▶ [ABOUT THIS EXERCISE]:
Please reproduce the text on the five levels of modeling word for word, starting at the words "(588g) The Five" and ending after "communicate extensive quantity.".

▶ [SOURCE PASSAGE]:
──────
(588g) The Five Levels of Modelling

Authors: 
Preisig, H. A., Norwegian University of Science and Technology (NTNU)
Haug-Warberg, T., Norwegian University of Science and Technology


The ProcessModeller project distinguishes between five main items:

1) Abstraction: The modelled process is represented as a network lumped and distributed systems that communicate extensive quantity.

2) Description: Causality is the main concept for mimicking the behaviour of the modelled system: The concept of conservation laws stating that the change of the system is caused by the exchange of the conserved quantity in all forms across the boundary and the possible internal transposition of the conserved quantity. On the macroscopic scale, the driving forces for the transfer are continuous across the boundaries, whilst some of the intensive quantities exhibit jump-behaviour. The complete description thus incorporates the network, the conservation laws for all systems, all transfers, all transpositions and all links between the quantities that provide the information of the driving forces both for the transport and the transposition. Latter incorporates thermodynamics and geometry as the two main components besides some simple definitions such as density and composition measures. The physical description must be accompanied by a unique internal representation of the involved equations. It is important to bear in mind that, even though the aforementioned concepts are believed to be correct at all time and space scales, their mathematical representations are quite limited. This brings simplification to our minds.
──────
Stored items:
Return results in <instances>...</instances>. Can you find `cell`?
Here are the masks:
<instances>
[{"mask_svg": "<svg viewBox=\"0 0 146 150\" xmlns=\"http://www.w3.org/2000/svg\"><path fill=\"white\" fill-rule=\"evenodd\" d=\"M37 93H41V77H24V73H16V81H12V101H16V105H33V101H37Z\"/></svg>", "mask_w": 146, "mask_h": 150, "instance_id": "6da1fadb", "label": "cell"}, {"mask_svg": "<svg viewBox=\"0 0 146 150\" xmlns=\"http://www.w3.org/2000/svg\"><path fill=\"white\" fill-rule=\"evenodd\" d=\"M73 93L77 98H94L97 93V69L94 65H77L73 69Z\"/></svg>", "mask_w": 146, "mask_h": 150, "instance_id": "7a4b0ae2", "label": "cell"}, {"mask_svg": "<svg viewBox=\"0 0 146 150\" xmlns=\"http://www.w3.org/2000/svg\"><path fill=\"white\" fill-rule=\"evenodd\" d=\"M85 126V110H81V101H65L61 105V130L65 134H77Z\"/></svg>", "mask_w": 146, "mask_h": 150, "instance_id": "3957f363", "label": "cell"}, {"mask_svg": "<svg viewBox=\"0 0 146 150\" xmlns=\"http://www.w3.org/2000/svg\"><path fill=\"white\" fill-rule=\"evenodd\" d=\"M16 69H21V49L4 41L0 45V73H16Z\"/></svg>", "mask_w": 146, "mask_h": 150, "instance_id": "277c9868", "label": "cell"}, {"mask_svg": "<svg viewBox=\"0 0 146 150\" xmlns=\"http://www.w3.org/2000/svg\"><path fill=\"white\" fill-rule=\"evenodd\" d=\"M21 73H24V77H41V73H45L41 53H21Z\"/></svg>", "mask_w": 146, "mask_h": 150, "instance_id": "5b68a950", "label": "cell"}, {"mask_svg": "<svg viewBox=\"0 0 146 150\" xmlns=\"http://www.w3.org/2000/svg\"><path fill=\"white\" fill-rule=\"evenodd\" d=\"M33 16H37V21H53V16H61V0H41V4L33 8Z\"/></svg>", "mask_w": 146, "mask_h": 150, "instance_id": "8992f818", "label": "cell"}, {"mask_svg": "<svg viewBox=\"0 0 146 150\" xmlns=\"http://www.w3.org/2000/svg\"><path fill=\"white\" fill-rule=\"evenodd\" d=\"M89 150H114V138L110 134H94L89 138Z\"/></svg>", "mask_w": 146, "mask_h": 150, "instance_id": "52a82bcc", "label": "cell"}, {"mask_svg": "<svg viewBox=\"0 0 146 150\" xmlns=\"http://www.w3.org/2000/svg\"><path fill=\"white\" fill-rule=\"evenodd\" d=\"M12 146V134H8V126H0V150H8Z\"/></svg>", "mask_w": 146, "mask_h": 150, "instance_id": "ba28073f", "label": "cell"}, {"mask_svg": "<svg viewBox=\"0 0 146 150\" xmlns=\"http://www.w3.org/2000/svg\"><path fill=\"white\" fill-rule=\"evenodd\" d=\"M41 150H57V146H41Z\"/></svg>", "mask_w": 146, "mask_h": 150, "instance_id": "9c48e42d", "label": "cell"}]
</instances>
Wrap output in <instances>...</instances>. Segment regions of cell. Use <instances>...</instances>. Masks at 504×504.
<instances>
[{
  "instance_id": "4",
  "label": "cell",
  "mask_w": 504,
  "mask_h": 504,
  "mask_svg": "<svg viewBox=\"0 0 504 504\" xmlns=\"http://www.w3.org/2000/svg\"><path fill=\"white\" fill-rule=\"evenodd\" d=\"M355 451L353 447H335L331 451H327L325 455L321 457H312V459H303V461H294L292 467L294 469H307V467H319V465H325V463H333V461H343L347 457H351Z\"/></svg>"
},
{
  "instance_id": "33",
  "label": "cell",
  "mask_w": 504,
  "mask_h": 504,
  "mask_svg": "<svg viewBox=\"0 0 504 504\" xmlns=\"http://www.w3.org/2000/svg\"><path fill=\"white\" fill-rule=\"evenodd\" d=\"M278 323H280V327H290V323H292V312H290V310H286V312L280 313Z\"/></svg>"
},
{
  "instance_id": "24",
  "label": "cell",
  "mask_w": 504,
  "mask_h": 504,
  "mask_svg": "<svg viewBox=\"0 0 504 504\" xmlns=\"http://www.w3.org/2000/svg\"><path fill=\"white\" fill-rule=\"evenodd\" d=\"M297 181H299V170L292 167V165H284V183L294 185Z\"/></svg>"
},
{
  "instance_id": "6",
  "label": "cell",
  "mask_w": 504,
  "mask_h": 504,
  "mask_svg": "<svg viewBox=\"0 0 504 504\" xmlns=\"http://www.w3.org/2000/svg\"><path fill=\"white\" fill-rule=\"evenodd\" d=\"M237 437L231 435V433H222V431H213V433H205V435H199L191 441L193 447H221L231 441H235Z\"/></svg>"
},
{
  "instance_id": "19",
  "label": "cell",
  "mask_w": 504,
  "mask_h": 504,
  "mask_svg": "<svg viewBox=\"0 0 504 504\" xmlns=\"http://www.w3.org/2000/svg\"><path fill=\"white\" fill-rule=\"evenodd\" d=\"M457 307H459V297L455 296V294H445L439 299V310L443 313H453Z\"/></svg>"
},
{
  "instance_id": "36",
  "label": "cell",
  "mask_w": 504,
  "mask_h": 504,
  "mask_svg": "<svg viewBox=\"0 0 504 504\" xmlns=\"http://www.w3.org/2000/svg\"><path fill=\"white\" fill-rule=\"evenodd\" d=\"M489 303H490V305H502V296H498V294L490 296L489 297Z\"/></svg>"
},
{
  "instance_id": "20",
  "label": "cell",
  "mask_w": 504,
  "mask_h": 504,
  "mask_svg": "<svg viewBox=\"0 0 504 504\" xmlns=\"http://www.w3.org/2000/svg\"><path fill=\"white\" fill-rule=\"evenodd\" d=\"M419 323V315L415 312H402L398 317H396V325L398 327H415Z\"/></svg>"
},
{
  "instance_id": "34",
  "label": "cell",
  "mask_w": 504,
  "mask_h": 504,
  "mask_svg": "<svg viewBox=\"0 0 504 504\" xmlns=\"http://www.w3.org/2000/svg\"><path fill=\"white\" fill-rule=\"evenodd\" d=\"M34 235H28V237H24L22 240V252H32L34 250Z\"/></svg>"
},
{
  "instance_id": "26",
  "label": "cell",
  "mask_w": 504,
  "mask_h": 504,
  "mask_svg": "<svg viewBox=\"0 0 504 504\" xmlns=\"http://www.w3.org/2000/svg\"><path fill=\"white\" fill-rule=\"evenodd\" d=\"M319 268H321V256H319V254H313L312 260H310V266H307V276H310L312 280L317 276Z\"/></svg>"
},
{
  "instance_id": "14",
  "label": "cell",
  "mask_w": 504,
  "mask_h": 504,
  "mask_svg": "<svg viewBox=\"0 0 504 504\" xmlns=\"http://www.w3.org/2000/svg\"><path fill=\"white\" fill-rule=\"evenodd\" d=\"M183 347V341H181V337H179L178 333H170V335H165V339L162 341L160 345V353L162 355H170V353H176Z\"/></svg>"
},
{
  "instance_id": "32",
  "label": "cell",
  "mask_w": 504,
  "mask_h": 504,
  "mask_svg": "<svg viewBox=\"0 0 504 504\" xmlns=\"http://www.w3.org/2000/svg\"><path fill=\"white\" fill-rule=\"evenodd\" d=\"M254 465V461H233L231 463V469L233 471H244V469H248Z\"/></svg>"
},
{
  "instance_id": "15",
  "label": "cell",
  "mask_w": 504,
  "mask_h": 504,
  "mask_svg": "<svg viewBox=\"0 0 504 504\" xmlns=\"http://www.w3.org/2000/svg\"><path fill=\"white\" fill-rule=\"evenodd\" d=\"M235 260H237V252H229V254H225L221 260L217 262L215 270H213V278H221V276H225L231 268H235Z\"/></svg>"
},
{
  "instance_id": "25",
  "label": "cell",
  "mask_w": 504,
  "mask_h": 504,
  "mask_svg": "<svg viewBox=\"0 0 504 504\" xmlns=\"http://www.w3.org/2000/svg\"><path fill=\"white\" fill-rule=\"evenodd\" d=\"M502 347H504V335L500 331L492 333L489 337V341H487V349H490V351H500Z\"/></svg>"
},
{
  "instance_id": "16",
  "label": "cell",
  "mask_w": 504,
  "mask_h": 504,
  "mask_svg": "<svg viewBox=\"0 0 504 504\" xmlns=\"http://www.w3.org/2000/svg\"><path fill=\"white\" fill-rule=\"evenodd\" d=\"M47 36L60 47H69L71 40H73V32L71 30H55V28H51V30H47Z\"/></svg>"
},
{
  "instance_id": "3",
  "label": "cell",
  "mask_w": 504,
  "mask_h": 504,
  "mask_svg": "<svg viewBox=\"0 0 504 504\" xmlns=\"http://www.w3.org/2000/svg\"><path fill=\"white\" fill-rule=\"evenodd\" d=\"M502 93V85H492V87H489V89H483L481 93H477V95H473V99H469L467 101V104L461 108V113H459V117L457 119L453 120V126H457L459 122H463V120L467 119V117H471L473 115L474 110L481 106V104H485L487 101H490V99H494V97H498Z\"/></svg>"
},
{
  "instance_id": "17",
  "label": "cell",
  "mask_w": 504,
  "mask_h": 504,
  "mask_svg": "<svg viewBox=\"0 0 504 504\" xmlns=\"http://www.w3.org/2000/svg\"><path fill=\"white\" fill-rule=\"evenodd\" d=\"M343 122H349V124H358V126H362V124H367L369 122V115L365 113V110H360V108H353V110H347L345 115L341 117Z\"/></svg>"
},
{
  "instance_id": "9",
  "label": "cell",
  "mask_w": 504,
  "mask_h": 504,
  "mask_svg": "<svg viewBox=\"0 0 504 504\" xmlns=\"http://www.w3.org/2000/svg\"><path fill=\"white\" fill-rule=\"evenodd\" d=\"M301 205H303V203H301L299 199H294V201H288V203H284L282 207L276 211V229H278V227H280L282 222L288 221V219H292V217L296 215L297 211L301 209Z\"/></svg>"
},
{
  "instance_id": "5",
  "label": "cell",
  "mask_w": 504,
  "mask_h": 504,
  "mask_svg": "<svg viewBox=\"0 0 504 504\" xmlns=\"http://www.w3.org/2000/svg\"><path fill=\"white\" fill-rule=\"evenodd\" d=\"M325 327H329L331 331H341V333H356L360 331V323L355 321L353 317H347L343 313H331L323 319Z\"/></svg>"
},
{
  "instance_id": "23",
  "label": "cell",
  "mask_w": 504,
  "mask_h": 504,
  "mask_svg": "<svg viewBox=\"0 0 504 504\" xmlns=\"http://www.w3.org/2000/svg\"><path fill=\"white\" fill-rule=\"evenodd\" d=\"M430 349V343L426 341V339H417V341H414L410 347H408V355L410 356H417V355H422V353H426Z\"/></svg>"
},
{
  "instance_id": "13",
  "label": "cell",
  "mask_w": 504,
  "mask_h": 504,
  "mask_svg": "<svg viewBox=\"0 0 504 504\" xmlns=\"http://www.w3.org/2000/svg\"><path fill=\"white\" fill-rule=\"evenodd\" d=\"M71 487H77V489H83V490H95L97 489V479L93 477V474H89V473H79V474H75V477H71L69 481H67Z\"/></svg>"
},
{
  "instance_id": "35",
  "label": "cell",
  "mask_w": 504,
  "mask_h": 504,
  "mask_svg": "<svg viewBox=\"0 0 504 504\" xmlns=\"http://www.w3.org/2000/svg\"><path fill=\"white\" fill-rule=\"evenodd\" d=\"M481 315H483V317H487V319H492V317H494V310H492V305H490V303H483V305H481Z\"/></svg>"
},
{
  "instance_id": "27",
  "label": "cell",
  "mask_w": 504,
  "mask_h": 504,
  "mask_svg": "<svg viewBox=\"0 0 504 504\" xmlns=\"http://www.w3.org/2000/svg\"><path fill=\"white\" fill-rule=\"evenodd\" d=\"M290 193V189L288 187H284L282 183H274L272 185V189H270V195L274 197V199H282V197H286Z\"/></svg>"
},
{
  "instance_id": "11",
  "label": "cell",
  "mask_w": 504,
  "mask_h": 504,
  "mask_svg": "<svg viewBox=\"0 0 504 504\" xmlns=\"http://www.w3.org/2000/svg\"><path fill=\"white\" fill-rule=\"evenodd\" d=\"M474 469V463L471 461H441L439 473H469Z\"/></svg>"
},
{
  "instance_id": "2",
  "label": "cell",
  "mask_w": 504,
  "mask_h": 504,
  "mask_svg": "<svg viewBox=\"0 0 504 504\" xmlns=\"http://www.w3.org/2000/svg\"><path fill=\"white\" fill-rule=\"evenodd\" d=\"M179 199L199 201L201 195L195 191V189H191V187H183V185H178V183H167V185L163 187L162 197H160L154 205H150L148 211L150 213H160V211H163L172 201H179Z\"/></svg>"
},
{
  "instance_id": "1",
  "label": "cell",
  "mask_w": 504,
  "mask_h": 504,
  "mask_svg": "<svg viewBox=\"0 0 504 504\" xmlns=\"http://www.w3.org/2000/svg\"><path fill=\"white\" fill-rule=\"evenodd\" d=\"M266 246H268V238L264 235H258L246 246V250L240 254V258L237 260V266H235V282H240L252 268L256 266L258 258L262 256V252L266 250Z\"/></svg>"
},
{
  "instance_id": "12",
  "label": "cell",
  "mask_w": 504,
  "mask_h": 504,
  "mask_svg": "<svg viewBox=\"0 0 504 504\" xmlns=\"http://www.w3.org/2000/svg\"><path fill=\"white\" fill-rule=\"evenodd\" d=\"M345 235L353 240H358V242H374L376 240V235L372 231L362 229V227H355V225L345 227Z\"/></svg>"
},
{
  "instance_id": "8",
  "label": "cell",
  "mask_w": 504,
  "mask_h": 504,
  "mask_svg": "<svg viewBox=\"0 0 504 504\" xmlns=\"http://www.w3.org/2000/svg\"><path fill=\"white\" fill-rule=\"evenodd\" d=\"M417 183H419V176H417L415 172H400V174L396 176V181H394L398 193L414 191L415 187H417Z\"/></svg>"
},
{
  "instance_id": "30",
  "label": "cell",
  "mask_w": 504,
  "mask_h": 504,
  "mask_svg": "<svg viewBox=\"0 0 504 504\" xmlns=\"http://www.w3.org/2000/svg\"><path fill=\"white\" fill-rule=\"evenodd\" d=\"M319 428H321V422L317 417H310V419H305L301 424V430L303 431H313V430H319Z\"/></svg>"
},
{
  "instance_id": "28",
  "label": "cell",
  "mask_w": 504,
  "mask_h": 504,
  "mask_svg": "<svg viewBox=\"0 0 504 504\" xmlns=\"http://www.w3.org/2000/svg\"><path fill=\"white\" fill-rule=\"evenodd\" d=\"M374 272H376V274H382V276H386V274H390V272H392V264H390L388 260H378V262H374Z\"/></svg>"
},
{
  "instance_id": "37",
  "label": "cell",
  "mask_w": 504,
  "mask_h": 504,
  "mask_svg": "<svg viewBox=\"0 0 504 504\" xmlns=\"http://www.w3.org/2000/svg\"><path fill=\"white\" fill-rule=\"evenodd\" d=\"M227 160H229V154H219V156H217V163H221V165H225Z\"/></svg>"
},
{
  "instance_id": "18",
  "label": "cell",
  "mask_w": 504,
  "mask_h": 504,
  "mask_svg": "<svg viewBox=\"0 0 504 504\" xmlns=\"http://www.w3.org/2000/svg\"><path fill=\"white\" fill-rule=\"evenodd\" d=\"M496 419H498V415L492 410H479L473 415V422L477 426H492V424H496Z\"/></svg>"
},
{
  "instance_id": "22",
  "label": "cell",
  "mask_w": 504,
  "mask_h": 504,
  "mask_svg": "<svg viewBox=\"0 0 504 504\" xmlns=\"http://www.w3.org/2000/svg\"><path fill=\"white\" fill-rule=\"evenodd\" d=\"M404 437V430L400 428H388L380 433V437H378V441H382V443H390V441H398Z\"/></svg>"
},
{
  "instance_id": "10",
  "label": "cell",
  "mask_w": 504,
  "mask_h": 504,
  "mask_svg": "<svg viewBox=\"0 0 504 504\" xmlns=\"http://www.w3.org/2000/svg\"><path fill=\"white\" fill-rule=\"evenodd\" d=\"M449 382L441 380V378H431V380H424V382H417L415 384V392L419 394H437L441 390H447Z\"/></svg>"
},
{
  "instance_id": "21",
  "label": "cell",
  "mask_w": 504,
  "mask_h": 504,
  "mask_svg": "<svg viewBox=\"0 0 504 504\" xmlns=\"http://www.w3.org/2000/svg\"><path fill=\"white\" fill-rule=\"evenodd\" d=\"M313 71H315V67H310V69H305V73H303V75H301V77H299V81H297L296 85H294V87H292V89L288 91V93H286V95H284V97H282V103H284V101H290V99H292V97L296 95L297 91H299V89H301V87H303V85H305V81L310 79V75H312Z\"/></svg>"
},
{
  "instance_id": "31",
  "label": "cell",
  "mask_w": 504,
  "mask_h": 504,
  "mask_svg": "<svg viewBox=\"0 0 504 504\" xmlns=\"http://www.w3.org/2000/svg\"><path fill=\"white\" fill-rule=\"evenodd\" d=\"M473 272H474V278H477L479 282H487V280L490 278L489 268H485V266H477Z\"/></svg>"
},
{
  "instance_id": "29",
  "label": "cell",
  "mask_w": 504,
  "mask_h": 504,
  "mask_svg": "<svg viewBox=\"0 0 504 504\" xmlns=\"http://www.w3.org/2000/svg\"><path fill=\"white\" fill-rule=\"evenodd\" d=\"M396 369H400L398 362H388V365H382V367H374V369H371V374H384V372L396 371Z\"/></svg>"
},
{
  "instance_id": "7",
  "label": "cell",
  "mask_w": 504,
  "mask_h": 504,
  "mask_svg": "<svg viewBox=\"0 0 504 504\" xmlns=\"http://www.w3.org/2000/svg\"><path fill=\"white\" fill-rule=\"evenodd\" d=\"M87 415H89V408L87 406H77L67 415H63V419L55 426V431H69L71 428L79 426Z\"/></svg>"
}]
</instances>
──────
▶ [OUTPUT FOR THIS TASK]:
(588g) The Five Levels of Modelling

Authors: 
Preisig, H. A., Norwegian University of Science and Technology (NTNU)
Haug-Warberg, T., Norwegian University of Science and Technology


The ProcessModeller project distinguishes between five main items:

1) Abstraction: The modelled process is represented as a network lumped and distributed systems that communicate extensive quantity.